Tonight, take a trip to Spain with this tapas-inspired plate. There's no need to get on a plane when you can have crispy bean croquettes, patatas bravas-style paprika-dusted potatoes and a roasted red pepper salad, all in the comfort of your own home!
The quantities provided above are averages only.
Produced in a facility that processes milk, sesame, eggs, fish, shellfish, crustaceans, mustard, tree nuts, peanuts, wheat, soybean and sulphites.
370 mL
Black Beans
1 tbsp
Smoked Paprika-Garlic Blend
(Contains Sulphites)
170 mL
Roasted Peppers
360 g
Yellow Potato
1 tbsp
White Wine Vinegar
(Contains Sulphites)
56 g
Arugula and Spinach Mix
½ cup
Panko Breadcrumbs
(Contains Wheat)
¼ cup
Feta Cheese, crumbled
(Contains Milk)
28 g
Pepitas
4 tbsp
Mayonnaise
(Contains Egg, Mustard)
7 g
Parsley
4.5 tbsp
Oil*
0.13 tsp
Salt*
0.13 tsp
Pepper*
½ tsp
Sugar*
Before starting, preheat the oven to 450˚F. Wash and dry all produce. Cut potatoes into 1-inch pieces. Add potatoes and 1 tbsp oil (dbl for 4 ppl) to a parchment-lined baking sheet. Sprinkle over half the Smoked Paprika-Garlic Blend. Season with salt and pepper, then toss to coat. Roast in the middle of the oven, flipping halfway through, until tender and golden-brown, 25-28 min.
While potatoes roast, finely chop parsley. Drain roasted red peppers, then finely chop. Drain beans, reserving liquid, then rinse beans. Add beans and 1/4 cup reserved bean liquid (dbl for 4 ppl) to a large bowl. Mash until mixture forms a paste, 1-2 min. Add half the feta, half the parsley, half the panko and remaining Smoked Paprika-Garlic Blend. Season with salt and pepper, then stir to combine.

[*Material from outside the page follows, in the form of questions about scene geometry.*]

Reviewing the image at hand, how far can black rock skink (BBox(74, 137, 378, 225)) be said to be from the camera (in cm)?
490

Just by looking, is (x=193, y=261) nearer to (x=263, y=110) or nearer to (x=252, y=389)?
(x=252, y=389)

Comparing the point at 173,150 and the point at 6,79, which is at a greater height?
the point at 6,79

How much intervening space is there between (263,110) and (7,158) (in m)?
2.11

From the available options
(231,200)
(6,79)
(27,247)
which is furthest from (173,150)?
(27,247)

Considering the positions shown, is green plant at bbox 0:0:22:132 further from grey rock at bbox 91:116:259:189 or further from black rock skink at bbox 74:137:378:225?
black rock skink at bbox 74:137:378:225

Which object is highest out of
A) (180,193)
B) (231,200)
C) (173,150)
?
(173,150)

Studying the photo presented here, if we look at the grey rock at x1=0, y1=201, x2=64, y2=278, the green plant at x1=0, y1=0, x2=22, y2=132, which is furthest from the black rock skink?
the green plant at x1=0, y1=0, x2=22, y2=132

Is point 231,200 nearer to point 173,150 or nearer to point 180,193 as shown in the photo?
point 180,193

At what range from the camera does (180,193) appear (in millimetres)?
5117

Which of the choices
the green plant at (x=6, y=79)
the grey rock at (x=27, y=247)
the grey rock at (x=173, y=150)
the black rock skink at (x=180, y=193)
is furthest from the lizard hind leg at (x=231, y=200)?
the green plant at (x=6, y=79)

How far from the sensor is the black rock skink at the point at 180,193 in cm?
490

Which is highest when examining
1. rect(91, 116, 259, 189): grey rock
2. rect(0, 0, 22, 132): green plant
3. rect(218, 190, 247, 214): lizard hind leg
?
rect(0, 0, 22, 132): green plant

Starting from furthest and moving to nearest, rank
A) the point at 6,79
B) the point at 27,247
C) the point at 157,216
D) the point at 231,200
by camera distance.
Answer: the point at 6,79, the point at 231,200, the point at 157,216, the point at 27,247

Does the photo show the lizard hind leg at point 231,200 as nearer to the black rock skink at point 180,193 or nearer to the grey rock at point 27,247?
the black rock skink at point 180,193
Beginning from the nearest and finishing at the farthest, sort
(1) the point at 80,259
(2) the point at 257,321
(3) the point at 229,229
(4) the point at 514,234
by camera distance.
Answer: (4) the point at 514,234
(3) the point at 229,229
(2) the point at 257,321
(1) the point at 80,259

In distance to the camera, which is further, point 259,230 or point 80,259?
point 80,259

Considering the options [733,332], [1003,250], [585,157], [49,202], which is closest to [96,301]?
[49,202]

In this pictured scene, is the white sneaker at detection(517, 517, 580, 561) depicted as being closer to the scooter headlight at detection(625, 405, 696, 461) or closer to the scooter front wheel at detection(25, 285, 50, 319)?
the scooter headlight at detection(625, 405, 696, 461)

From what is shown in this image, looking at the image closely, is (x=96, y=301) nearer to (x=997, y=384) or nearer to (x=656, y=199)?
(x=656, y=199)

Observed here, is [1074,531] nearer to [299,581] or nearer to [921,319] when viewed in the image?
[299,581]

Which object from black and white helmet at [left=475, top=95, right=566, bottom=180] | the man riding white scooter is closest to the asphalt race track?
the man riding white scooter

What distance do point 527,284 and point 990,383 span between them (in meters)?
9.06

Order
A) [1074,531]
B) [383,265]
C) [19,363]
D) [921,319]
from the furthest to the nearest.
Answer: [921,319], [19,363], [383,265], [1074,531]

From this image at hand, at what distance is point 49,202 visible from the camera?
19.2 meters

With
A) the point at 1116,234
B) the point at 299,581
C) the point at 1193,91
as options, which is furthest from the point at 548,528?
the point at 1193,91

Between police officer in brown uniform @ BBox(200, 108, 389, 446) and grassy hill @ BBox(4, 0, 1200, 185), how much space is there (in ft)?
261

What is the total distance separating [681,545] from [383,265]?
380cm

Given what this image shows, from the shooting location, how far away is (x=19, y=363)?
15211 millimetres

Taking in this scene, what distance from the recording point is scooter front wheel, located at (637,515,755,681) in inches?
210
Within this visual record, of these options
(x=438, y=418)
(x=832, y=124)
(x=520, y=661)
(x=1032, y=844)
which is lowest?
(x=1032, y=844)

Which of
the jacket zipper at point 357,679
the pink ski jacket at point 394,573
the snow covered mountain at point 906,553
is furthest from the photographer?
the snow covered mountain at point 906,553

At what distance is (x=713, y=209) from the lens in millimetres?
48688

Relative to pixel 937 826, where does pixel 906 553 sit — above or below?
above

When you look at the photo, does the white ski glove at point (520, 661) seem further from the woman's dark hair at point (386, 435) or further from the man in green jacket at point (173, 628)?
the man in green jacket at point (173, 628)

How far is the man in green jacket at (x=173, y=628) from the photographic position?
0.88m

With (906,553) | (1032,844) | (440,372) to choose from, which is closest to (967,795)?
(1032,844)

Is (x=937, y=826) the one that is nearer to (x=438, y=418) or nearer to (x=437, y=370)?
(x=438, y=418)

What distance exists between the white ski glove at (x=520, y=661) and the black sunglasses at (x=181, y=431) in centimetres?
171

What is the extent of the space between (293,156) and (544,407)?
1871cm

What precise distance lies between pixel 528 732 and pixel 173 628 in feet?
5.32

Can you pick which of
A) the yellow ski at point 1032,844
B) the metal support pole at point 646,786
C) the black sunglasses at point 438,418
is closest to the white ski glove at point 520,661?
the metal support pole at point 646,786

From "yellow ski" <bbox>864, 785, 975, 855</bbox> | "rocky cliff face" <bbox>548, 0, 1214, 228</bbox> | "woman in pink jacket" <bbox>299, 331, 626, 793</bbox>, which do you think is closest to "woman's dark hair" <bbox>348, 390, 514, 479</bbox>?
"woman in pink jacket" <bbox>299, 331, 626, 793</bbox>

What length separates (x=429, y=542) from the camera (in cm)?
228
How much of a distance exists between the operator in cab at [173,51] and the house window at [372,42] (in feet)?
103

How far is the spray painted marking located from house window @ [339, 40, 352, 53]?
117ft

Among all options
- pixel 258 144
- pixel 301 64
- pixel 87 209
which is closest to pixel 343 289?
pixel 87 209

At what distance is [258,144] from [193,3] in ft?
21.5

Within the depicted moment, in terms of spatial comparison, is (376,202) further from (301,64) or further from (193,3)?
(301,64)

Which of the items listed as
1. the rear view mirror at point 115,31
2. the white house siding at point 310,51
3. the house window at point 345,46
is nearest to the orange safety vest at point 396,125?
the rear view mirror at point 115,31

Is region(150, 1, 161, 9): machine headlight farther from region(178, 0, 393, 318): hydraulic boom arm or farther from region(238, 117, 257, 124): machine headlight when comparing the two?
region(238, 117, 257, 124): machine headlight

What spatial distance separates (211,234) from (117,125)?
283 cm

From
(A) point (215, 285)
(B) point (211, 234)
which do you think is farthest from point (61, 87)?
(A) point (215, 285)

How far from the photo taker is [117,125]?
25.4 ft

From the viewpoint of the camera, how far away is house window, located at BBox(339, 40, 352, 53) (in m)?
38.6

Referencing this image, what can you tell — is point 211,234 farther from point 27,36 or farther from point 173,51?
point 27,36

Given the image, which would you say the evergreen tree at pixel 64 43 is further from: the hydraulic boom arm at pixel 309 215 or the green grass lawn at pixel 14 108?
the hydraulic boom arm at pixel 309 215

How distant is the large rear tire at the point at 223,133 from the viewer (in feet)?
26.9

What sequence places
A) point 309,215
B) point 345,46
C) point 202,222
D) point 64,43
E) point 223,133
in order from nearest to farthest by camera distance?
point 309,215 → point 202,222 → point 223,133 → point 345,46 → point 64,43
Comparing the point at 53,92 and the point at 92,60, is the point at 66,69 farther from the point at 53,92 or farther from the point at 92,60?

Heat a large non-stick pan over medium-high heat. When hot, add pepitas to the dry pan. Toast, stirring often, until golden-brown, 3-4 min. (TIP: Keep your eye on them so they don't burn!) Transfer to a small bowl.
Add remaining panko to a shallow dish. Roll bean mixture into 4 equal-sized balls (8 for 4 ppl). Working with one croquette at a time, roll croquettes in panko. Add 1 tbsp oil to the same pan, then croquettes. Using a spatula, gently flatten each croquette into a 2-inch disc. (NOTE: Don't overcrowd the pan; cook in 2 batches for 4 ppl, using 2 tbsp oil per batch!) Cook until golden-brown, 3-4 min. Flip croquettes, add 1 tbsp oil and cook until golden-brown, 3-4 min.
Whisk together vinegar, 1/2 tsp sugar and 1 1/2 tbsp oil (dbl both for 4 ppl) in a medium bowl. Add arugula and spinach mix and half the roasted red peppers. Season with salt and pepper, then toss to combine.
Combine mayo, remaining parsley, remaining feta and remaining roasted red peppers in another small bowl. Divide roasted potatoes, black bean croquettes and salad between plates. Top salad with pepitas. Serve red pepper mayo on the side for dipping.